▶ _WHAT YOU NEED TO DO_
Pick out every line in the material below that contains the string 'single', and copy each one.

---------- RECORDS FOR PROCESSING

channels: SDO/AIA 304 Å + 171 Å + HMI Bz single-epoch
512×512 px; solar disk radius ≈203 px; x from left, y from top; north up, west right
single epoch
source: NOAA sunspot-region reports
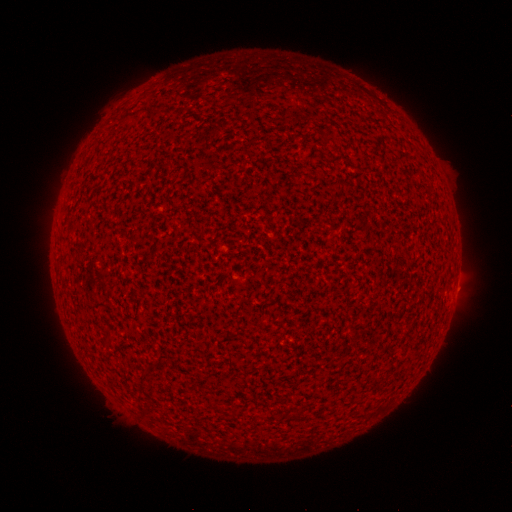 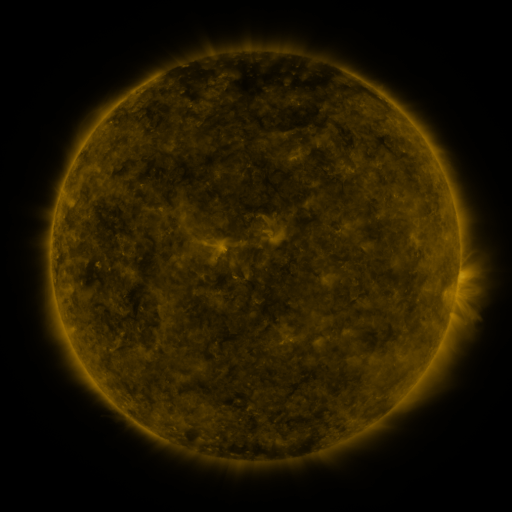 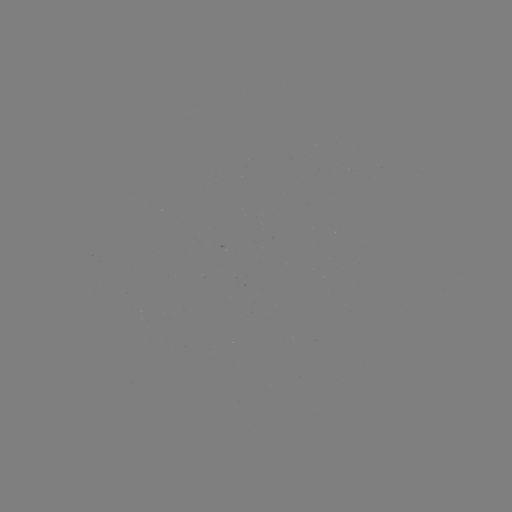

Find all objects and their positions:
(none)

--------------------
---------- RECORDS FOR PROCESSING

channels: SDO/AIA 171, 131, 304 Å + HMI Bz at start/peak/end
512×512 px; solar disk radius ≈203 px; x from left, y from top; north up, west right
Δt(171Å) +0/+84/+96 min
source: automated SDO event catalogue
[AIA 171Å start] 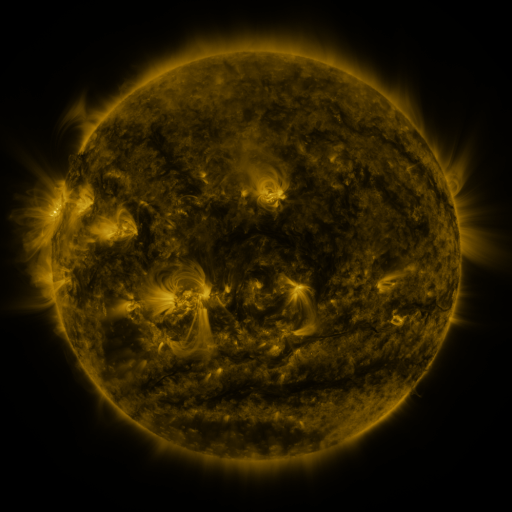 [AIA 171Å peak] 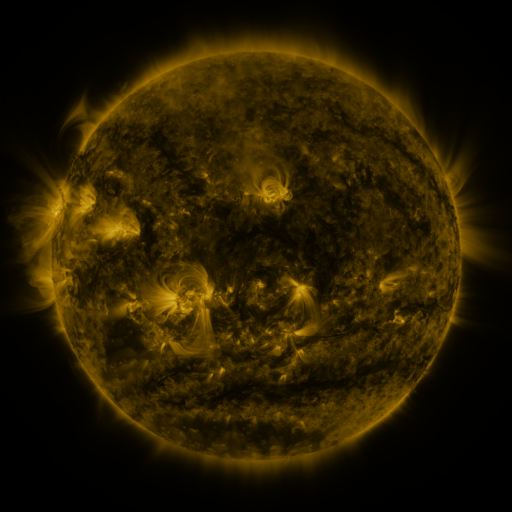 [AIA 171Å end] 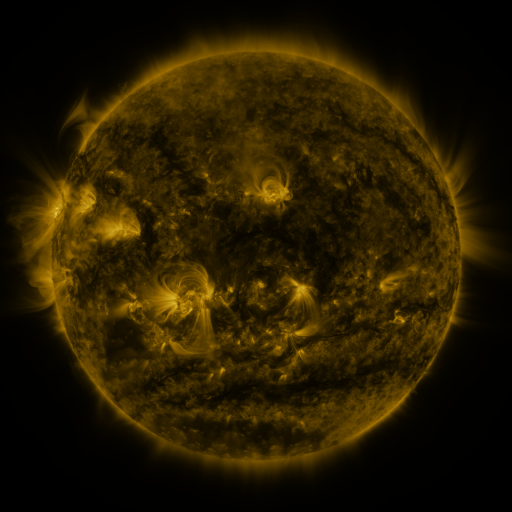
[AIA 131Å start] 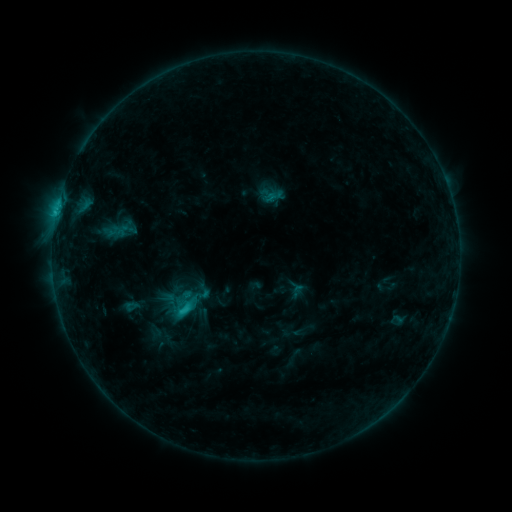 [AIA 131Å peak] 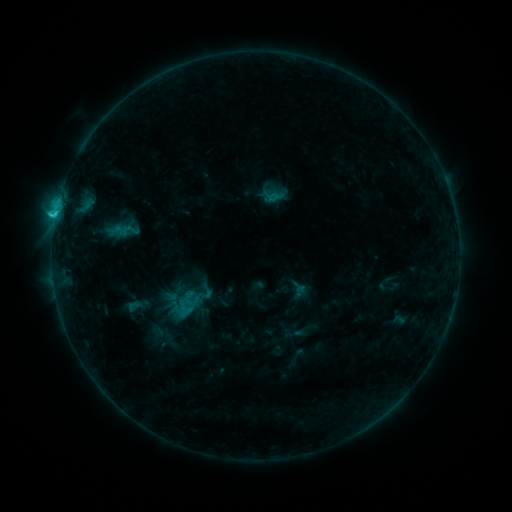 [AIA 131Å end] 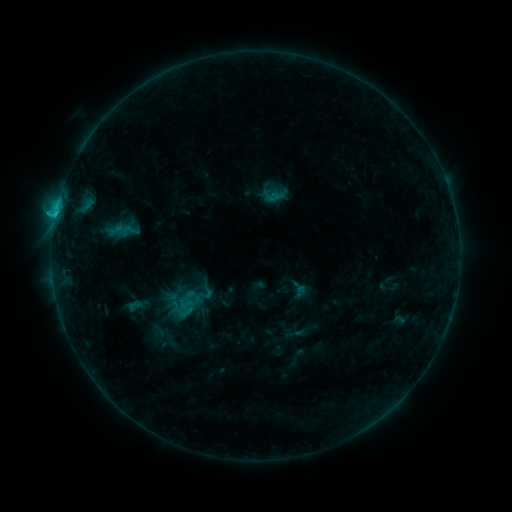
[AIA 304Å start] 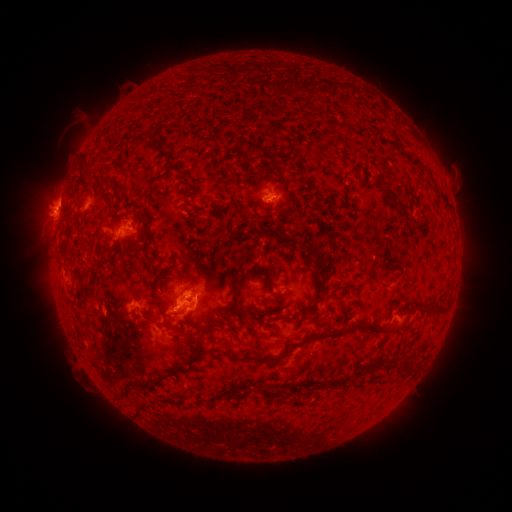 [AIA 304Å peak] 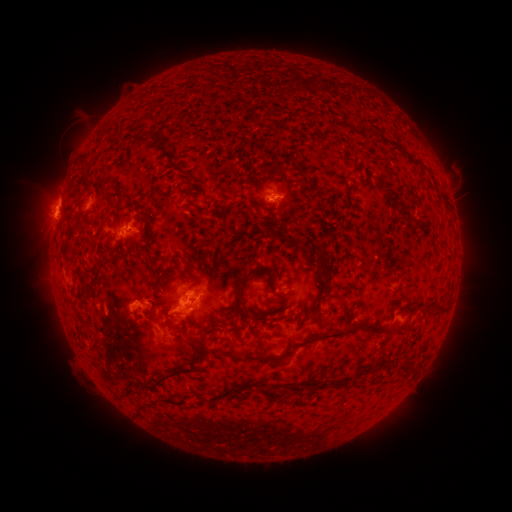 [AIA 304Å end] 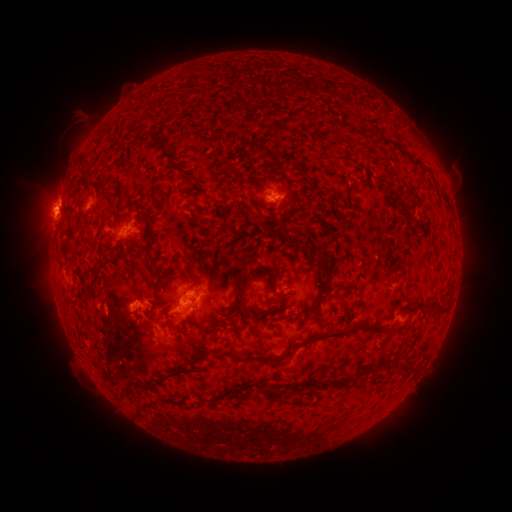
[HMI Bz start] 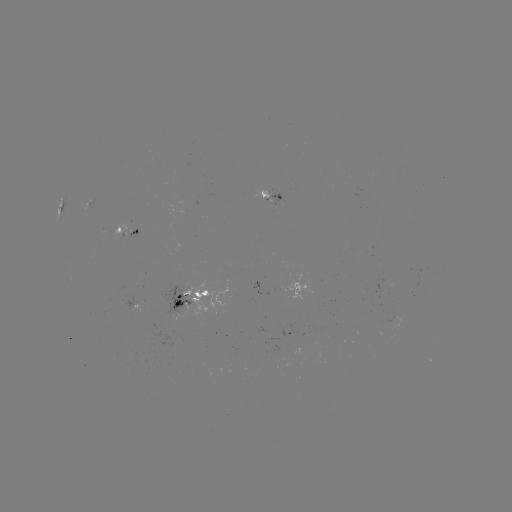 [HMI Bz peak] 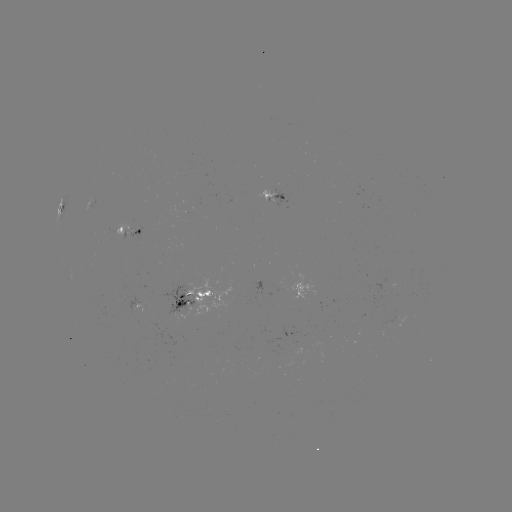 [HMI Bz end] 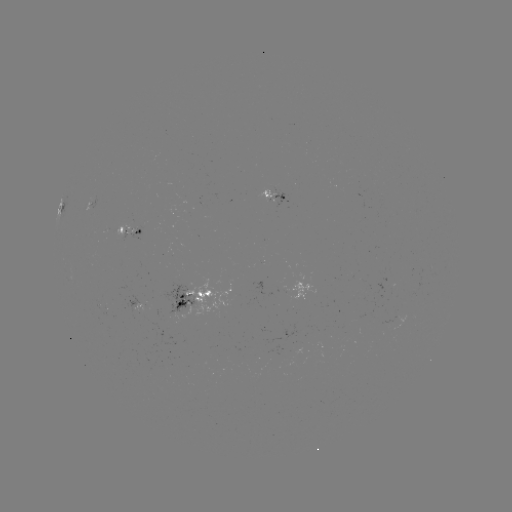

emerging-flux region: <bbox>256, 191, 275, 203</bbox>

--------------------

▶ _FINAL RESULT_
channels: SDO/AIA 304 Å + 171 Å + HMI Bz single-epoch
single epoch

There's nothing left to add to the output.